Wir finden: Das muss sich ändern. Dafür sind gemeinsame Experimentierräume oder Reallabore ebenso gefragt wie eine konsequente Ausrichtung der Forschungsförderung auf eine partizipative Forschung. Denn das beste Ergebnis kommt am Ende dann heraus, wenn alle Betroffenen beteiligt waren. Vom Prototyp zum Massenprodukt – Wie kommen Innovationen auf den Markt? Während in der Öffentlichkeit Vorstellungen kursieren, wonach Roboter künftig professionelles Pflegepersonal im direkten Kontakt mit pflegebedürftigen Menschen ersetzen könnten, ist in Pflege-Wirklichkeit noch nicht einmal die elektronische Dokumentation flächendeckend im Einsatz.
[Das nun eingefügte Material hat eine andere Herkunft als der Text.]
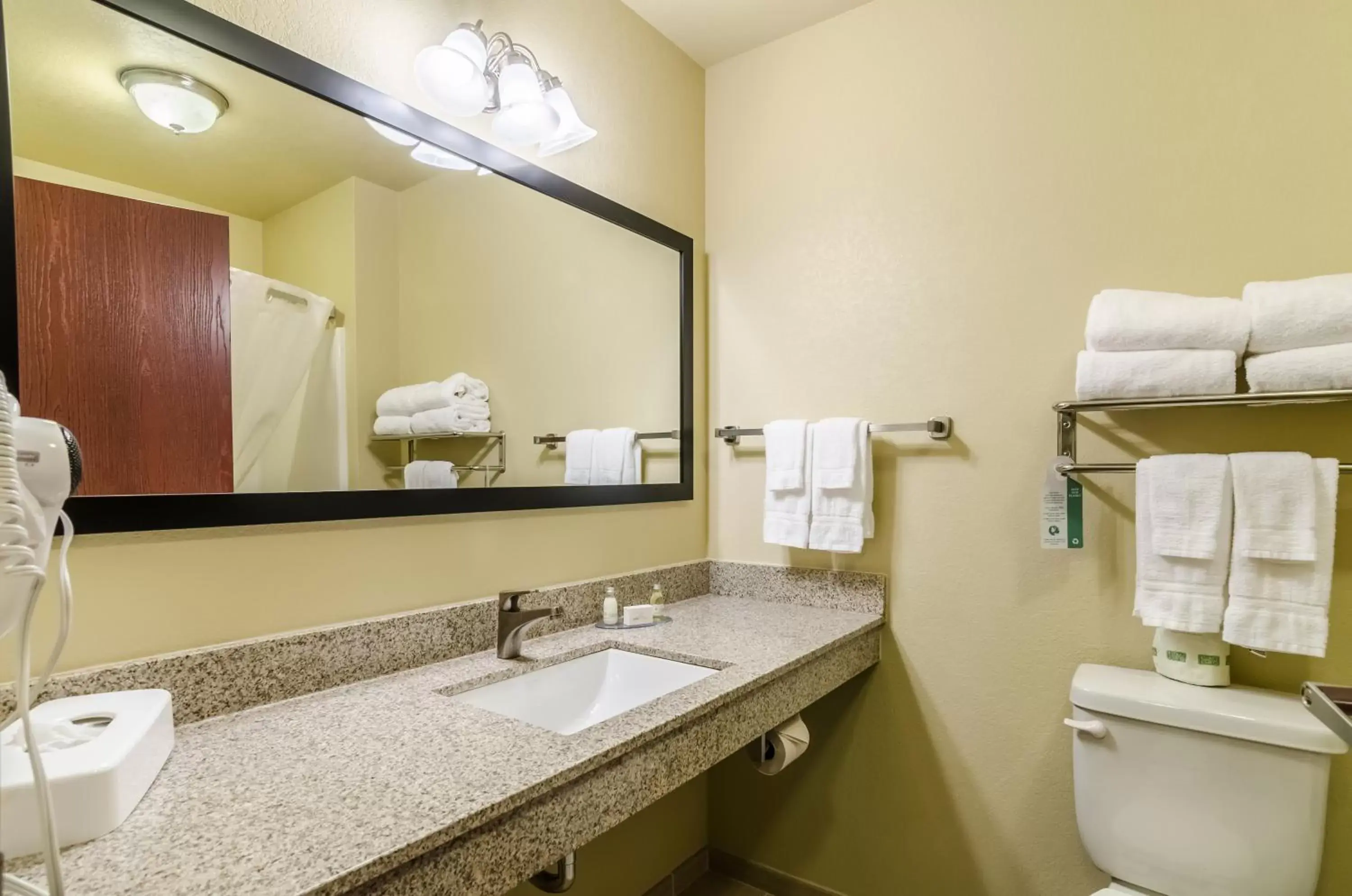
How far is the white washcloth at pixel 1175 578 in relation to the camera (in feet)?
4.01

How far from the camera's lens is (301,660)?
1092 mm

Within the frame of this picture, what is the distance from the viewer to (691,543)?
6.58ft

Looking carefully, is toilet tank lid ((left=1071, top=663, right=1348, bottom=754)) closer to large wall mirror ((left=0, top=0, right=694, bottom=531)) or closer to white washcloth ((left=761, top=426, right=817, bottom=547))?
white washcloth ((left=761, top=426, right=817, bottom=547))

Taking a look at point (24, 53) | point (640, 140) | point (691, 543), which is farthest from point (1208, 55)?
point (24, 53)

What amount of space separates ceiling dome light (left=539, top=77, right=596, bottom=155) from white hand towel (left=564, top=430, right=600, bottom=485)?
64 cm

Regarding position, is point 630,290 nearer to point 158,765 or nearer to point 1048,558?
point 1048,558

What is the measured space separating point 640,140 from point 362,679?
4.80 ft

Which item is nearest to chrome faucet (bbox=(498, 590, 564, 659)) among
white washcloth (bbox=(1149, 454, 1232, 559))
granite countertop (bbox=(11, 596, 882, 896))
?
granite countertop (bbox=(11, 596, 882, 896))

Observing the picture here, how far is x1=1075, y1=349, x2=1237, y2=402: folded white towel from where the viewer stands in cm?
122

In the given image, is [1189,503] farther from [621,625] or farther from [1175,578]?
[621,625]

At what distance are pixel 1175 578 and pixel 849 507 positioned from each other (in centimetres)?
66

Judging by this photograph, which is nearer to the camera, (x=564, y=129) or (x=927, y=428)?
(x=564, y=129)

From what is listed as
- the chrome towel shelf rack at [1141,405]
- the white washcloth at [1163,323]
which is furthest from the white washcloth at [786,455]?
the white washcloth at [1163,323]

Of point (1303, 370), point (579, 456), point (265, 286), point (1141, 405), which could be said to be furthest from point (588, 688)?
point (1303, 370)
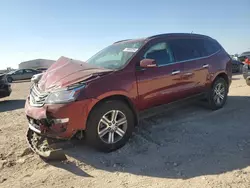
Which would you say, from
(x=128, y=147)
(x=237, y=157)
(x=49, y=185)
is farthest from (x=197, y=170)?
(x=49, y=185)

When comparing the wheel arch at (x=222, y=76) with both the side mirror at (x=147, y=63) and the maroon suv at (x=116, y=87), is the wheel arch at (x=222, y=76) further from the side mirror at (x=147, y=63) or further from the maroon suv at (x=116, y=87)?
the side mirror at (x=147, y=63)

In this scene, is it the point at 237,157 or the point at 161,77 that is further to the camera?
the point at 161,77

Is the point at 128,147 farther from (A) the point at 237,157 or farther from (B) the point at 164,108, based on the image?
(A) the point at 237,157

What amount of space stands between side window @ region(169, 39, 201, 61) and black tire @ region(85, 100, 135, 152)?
179 cm

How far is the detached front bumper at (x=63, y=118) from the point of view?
3.75 m

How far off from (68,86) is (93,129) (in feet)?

Auch viele ältere Menschen zu Hause haben noch nicht in dem Maße Zugang zu unterstützenden Technologien, wie manche sich das wünschen würden. Zentrale Stellschrauben sind die Zulassung digitaler Produkte auf dem Markt und ihre Erstattung durch Pflege- und Krankenkassen. Die Kriterien dafür sind teilweise veraltet und müssen angepasst werden. Insbesondere Medizinprodukte müssen gemeinsam mit Nutzerinnen und Nutzern entwickelt und pflegewissenschaftlich bewertet werden. Pflegeeinrichtungen müssen möglichst schnell und umfassend an die Telematikinfrastruktur angeschlossen werden, damit die Pflege künftig digital und vernetzt kommunizieren kann. Wir wollen die richtigen Weichen stellen, damit digitale Technik älteren und pflegebedürftigen Menschen zu ihrem Nutzen zur Verfügung steht. Angeschlossen oder abgehängt? Chancen für eine vernetzte Pflege Was bedeutet es für die professionelle Pflege, wenn sie künftig „vernetzt“ sein soll? Es können sich dadurch Chancen bieten für neue Verantwortungs – und Aufgabenbereiche, für eine bessere Zusammenarbeit mit anderen Berufsgruppen im Gesundheitswesen oder auch über räumliche Distanzen hinweg. Dafür ist es unerlässlich, dass die Expertise und die Perspektive des professionellen Pflegepersonals und der Pflegewissenschaft bei der Gestaltung der Digitalisierung des Pflege- und Gesundheitswesens nicht nur angehört, sondern institutionell eingebunden ist, etwa in der gematik, also die Gesellschaft, die die Grundlagen und Standards der Telematikinfrastruktur festlegt. Ohne das Wissen von Pflegeexpertinnen und Experten wird sie ihre Aufgabe für die Pflege nicht erfolgreich wahrnehmen können.